Not so long after diagnosis her husband deserted, never to be seen again.

"He went back and lived with his mother in Utah, no child support and he's gone," said Claudia.

Alone, Claudia reared two boys challenged with developmental disabilities - different degrees of Autism, but Autism none the less.

For the public school teacher in Cy-Fair, it would be a sacrificial life, every spare dollar for therapy, every spare moment keeping watch.

"If I had to go back and do it again I honestly don't think I could do it, but when you are in a fire you put out the fire. You don't wait and think about it," she says recalling the struggle.

Time would deliver no ease. On the contrary, the neurological condition the Sheppard boys shared would serve as a wedge between them, pushing them further and further apart. 

You see, Zachary is far more affected.

"He doesn't want friends. He doesn't want a wife or his family. He wants his food, his cartoons and his computer and that makes him happy," explained Claudia.

On the other hand, William's Autism allows very high function and an intellect that's often exceptional. 
But in this young man what's missing, what Autism has taken, is compassion for a brother whose verbal quirks he views as simply intolerable.

"He made most of my life miserable. He just talks and talks all day about stuff he sees on TV. It's like he's speaking another language I don't understand," said William

"Living with him is like trying to have some peace and quiet in a rock concert," he added with emphasis.

For this family which had survived so much, the consequences were nearly catastrophic.

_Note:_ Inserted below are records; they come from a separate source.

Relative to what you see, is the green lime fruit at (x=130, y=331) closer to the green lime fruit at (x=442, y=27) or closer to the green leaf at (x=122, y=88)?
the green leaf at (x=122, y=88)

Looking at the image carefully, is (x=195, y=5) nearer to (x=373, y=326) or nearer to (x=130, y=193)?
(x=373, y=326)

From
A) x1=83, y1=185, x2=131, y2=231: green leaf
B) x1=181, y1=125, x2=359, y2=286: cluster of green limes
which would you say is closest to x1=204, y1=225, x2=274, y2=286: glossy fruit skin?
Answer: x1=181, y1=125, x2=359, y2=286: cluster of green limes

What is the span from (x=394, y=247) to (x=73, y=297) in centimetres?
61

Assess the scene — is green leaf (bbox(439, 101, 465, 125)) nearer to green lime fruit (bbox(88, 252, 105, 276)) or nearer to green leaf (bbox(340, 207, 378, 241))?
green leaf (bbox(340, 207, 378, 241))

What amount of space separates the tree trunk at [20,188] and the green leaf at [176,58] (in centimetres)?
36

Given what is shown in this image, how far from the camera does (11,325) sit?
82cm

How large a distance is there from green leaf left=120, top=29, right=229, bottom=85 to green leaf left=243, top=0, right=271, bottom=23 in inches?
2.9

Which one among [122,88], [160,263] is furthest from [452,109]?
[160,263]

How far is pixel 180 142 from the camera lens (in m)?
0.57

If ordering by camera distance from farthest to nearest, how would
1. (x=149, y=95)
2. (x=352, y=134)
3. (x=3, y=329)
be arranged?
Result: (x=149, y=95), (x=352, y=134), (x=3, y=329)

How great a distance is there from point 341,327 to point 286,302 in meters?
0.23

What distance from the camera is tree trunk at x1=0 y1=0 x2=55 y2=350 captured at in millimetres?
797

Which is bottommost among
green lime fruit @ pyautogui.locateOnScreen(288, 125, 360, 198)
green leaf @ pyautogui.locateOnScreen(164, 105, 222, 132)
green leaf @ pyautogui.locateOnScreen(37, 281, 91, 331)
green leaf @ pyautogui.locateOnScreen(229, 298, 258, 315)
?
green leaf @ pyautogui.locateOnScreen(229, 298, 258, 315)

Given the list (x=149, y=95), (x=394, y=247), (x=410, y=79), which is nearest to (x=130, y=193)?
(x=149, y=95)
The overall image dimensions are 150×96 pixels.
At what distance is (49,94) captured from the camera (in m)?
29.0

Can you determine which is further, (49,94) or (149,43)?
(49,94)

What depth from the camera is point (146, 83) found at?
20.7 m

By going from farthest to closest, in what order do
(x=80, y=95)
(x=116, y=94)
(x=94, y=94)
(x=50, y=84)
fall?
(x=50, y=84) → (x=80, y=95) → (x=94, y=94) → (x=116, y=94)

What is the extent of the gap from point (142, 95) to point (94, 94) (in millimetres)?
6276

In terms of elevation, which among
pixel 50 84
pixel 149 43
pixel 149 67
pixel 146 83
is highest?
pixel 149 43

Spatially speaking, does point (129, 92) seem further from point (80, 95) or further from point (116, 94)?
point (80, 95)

Tormented by his brother's symptomatic behavior Claudia says William regressed badly and began acting out.

"He was stifled, He couldn't grow," said Claudia of William.

What came next was the most difficult decision of her life, one no mother should be forced to make.

"They just can't get along with each other. I had to pick one."

It was, Claudia's choice.

"I realized I couldn't serve them both. I had to separate them. And William, the happiest day of his life was the worse day of Zachary's life," said Claudia.

And so, to give William a shot at self-sufficiency, Claudia surrendered her oldest son to a state funded group home.

The move broke his heart, hers too. He begged to come home.

"He kept trying to run away, and he kept trying to fight the attendants and they are big strong heavy men and they are not therapeutically trained to hold him. I had to lie and I had to tell him i don't live there anymore," said Claudia.

For William, the separation has proven a turning point. He's attending college and learned to drive. The plan is working.

"He never wants to see his brother again. He's glad he is gone and he likes his life," said Claudia of William's estrangement from his brother.

As for Zachary three years have brought acceptance, if not contentment. On most Fridays mother and son share time. In the hours together Claudia feels both his love and his pain

"I am the only that gets his anger because I'm the one who put him there," said Claudia.

It is suffering she quietly, almost stoically shares. A mother who wakes most nights wondering if her firstborn is safe and why life couldn't have been just a bit kinder.

"Every Mother's Day I think I have to have two Mother's days, two Christmases, two Thanksgivings because they can't be together," said Claudia, her voice cracking with emotion.

Can't be together.

Not now, not ever, except in her heart.